Overview of key modules, roughly from highest- to lowest-level:

* Cyc.hs, which defines an interface for using cyclotomic fields, 
  rings R, and quotient rings Rq=R/qR; as well as many other
  commonly used operations, e.g., converting
  between rings, decoding and decomposing elements, modulus
  reduction/rounding, etc. etc. Cyc is a safe wrapper around the
  UCyc type, which exposes some representation-dependent operations.
  UCyc (and hence Cyc) is implemented using a generic Tensor (described below).

* Tensor.hs, which defines a class that encapsulates all the necessary
  linear transformations for operating on representations of R- and
  Rq-elements, e.g., the CRT transform, converting between the
  powerful and decoding bases, generating error terms, etc.

* RepaTensor.hs, which gives an
  implementation of the Tensor class based on the "repa"
  package, a highly optimized and parallelizable array library.

* CTensor.hs, which gives an
  implementation of the Tensor class using a C backend via Haskell's FFI.

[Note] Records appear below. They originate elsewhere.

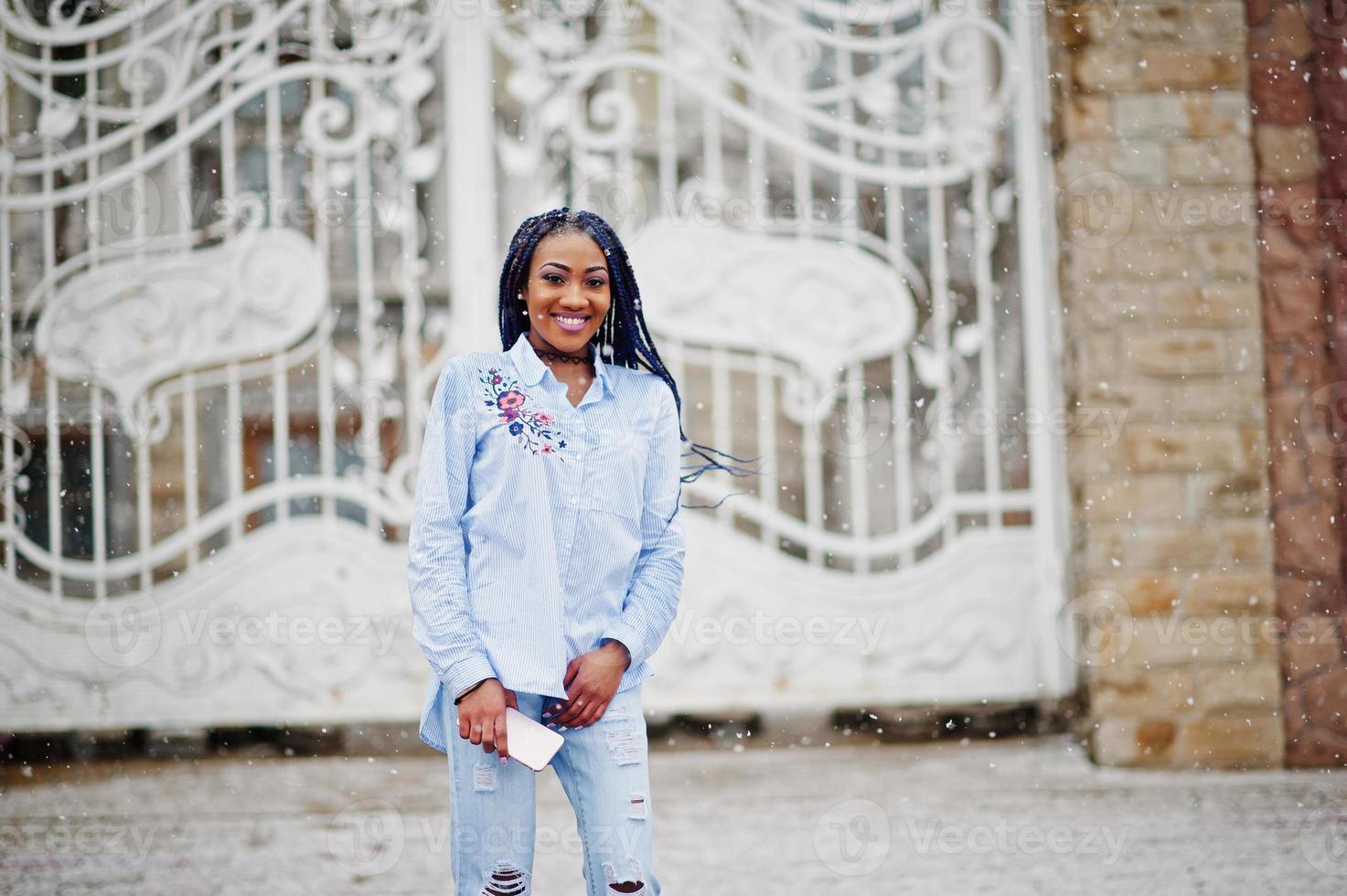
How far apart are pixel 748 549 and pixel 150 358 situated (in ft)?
7.52

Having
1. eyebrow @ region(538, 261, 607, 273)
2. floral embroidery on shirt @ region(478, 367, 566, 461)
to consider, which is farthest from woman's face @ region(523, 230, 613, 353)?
floral embroidery on shirt @ region(478, 367, 566, 461)

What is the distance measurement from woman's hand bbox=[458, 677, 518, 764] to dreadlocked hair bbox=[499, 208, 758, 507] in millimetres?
500

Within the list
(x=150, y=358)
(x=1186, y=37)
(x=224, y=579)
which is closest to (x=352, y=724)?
(x=224, y=579)

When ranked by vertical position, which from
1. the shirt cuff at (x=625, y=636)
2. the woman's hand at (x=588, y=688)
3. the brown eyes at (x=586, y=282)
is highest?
the brown eyes at (x=586, y=282)

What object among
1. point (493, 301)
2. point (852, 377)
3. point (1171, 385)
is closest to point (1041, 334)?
point (1171, 385)

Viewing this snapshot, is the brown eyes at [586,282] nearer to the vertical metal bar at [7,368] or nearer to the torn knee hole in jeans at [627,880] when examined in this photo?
the torn knee hole in jeans at [627,880]

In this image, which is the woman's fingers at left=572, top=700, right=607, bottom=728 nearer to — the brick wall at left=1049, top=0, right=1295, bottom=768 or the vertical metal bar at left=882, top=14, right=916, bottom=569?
the brick wall at left=1049, top=0, right=1295, bottom=768

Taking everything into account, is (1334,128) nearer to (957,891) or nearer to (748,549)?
(748,549)

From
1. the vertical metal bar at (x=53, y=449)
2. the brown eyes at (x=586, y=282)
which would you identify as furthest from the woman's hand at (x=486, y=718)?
the vertical metal bar at (x=53, y=449)

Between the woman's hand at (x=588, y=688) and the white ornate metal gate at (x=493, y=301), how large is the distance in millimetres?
2610

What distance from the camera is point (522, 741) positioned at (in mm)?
1839

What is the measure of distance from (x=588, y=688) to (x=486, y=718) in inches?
6.4

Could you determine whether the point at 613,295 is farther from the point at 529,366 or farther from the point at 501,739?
the point at 501,739

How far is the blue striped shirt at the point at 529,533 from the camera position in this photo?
1903 mm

* FiniteField.hs, which gives an unoptimized implementation of finite
  field arithmetic. To use this module, you will need an instance of
  IrreduciblePoly.  These instances provide irreducible polynomials
  for various degrees and base fields.  One instance is provided for
  characteristic 2 fields of size up to 2^32 in IrreducibleChar2.hs.

* ZqBasic.hs, which is a basic implementation of Zq=Z/qZ arithmetic.

* Factored.hs, which contains support code for "reifying"
  runtime-chosen integers as static types (mainly, the types q and m
  that are floating around as parameters of many other data types),
  and "reflecting" those types as integers back to the code.